In 2018 and 2019 two Boeing 737 MAX 8 airplanes crashed due to design flaws in the airplane’s MCAS flight control software [URL: MAX-groundings]. Here too, the software—misdirected by incorrect sensor information—generated fatal countermeasures.

Testing effort has to remain in reasonable proportion to the results testing can achieve. “Testing makes economic sense as long as the cost of finding and remedying faults is lower than the costs produced by the corresponding failure occurring when the system is live.”⁵ [Pol 00]. Reasonable testing effort therefore always depends on the degree of risk involved in failure and an evaluation of the danger this incurs. The price of the destroyed space telescope Hitomi could have paid for an awful lot of testing.

Case Study: Risks and losses when failures occur

The DreamCar module constantly updates and displays the price of the current configuration. Registered customers with validated ID can order a vehicle online.

Once a customer clicks the Order button and enters their PIN, the vehicle is ordered and the purchase committed. Once the statutory revocation deadline has passed, the chosen configuration is automatically passed on to the production management system that initiates the build process.
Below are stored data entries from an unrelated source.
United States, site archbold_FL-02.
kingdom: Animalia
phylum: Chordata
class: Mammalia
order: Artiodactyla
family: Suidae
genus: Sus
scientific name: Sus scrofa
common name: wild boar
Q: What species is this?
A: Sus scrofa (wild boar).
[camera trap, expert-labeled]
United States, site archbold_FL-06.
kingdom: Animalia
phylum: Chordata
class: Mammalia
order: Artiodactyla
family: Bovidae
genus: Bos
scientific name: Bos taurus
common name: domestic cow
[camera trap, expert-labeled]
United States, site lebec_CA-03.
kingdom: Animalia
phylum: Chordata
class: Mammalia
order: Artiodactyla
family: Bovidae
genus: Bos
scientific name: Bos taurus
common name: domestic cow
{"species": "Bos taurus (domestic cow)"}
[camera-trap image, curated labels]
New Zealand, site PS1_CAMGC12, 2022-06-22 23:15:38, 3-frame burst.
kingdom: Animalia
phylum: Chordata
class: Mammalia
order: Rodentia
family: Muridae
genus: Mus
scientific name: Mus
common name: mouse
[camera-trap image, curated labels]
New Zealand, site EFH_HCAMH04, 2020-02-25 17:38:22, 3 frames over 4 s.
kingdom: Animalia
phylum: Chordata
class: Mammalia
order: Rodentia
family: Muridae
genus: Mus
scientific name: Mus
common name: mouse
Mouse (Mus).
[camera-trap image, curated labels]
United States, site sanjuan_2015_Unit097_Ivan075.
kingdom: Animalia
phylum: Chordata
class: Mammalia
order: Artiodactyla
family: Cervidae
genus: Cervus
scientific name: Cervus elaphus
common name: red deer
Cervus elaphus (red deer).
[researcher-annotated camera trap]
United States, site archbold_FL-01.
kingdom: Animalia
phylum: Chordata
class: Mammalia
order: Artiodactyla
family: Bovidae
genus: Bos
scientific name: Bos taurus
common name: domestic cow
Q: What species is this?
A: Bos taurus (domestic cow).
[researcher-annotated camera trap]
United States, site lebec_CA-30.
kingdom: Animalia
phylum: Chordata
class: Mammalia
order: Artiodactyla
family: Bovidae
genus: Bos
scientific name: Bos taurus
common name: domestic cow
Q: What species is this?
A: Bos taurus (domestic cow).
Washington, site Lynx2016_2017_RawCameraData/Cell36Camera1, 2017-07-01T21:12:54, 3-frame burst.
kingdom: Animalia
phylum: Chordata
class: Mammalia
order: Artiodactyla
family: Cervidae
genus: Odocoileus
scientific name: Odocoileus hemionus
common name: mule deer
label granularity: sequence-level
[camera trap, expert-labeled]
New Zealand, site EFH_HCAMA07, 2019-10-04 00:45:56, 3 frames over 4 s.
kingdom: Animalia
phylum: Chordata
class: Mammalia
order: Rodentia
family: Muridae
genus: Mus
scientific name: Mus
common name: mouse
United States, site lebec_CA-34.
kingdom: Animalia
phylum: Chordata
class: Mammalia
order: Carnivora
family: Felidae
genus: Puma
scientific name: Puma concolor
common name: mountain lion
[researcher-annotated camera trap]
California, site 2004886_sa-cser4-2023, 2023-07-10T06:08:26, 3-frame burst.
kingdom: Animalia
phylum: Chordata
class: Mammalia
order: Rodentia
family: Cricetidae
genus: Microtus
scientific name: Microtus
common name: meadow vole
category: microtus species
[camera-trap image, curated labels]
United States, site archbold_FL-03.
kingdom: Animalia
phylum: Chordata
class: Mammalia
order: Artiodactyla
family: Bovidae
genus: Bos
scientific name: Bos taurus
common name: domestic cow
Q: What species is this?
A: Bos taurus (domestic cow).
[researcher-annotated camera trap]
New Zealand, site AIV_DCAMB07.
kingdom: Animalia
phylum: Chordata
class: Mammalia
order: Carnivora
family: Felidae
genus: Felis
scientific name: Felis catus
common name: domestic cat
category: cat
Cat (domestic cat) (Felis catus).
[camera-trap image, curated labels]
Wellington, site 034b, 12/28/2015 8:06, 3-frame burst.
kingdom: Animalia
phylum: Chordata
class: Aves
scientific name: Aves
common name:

Because the online purchase process is binding, if the system calculates and displays an incorrect price the customer has the right to insist on the paying that price. This means that wrongly calculated prices could lead to the manufacturer selling thousands of cars at prices that are too low. Depending on the degree of miscalculation, this could lead to millions of dollars in losses. Having each purchase order checked manually is not an option, as the whole point of the VSR-II system is that vehicles can be ordered completely automatically online.

Defining test thoroughness and scope depending on risk factors

Systems or system parts with a high risk have to be tested more extensively than those that do not cause major damage in case of failure.⁶ Risk assessment has to be carried out for the individual system parts or even for individual failure modes. If there is a high risk of a system or subsystem malfunctioning, the test requires more effort than for less critical (sub) systems. These procedures are defined through international standards for the production of safety-critical systems. For example, the [RTC-DO 178B] Airborne Systems and Equipment Certification standard prescribes complex testing procedures for aviation systems.

Although there are no material risks involved, a computer game that saves scores incorrectly can be costly for its manufacturer, as such faults affect the public acceptance of a game and its parent company’s other products, and can lead to lost sales and damage to the company’s reputation.